_Work task 1:_ From the Stand for Children article, write out the part that opens with the words containing "After the Stand: Be" and closes with "your own community.".
_Work task 2:_ Turn the paragraph of the Stand for Children article that begins "Start by informing others" into a short bulleted list that keeps its main facts.
_Work task 3:_ According to the Stand for Children article, where did many people go on June 1st for Stand for Children?

====== Document text

After the Stand: Be a Children's Champion
Early Years Are Learning Years
Many of you made a trip to the Lincoln Memorial on June 1st for Stand for Children, or took part in local send-off or welcome-home media events. But in the aftermath of the largest gathering on behalf of children and families ever held, the stand for children is just beginning nation-wide. It's time to gather your friends, family, neighbors, and colleagues to take action in your own community.
Start by informing others that the knowledge and experience gained in early childhood is so critical because it helps to shape a child's entire life. Remember that whether you are a parent, an educator, a caregiver or a concerned citizen, you have observations and insights about the quality of life of the children in your community. While it seems the impact of one person alone could hardly make a difference, each individual makes a unique contribution towards ensuring all children and families get the essentials they need to thrive: warm, loving relationships in which their basic needs are met, and an environment that offers challenging opportunities for learning.

============
====== Information supplied

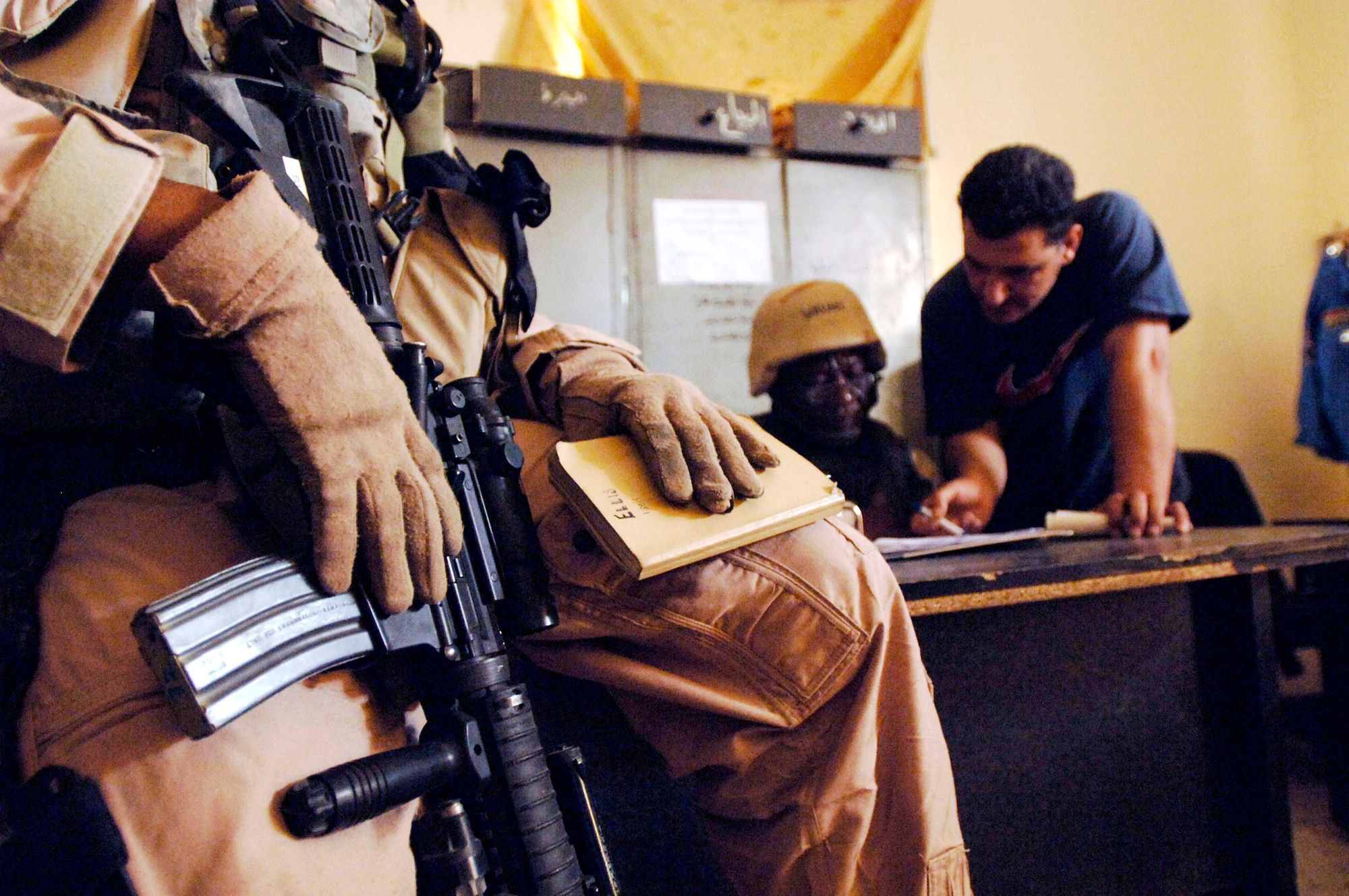 Staff Sgt. Michael Ellis waits while his co-worker discusses investigative issues with an Iraqi police official May 9 in a Baghdad police station. Members of Det. 3, 732nd Expeditionary Security Forces Squadron, perform police transition team duties of mentoring, coaching and teaching Iraqi police. (U.S. Air Force photo/Tech. Sgt. Cecilio M. Ricardo Jr.)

============

_Response box 1:_
After the Stand: Be a Children's Champion
Early Years Are Learning Years
Many of you made a trip to the Lincoln Memorial on June 1st for Stand for Children, or took part in local send-off or welcome-home media events. But in the aftermath of the largest gathering on behalf of children and families ever held, the stand for children is just beginning nation-wide. It's time to gather your friends, family, neighbors, and colleagues to take action in your own community.

_Response box 2:_
- Tell others that knowledge and experience gained in early childhood are critical because they help shape a child's entire life.
- Parents, educators, caregivers, and concerned citizens all have observations and insights about the quality of life of children in their community.
- One person's impact may seem small, but each individual makes a unique contribution toward ensuring all children and families get what they need to thrive.
- Those essentials are warm, loving relationships in which basic needs are met, and an environment that offers challenging opportunities for learning.

_Response box 3:_ The Lincoln Memorial.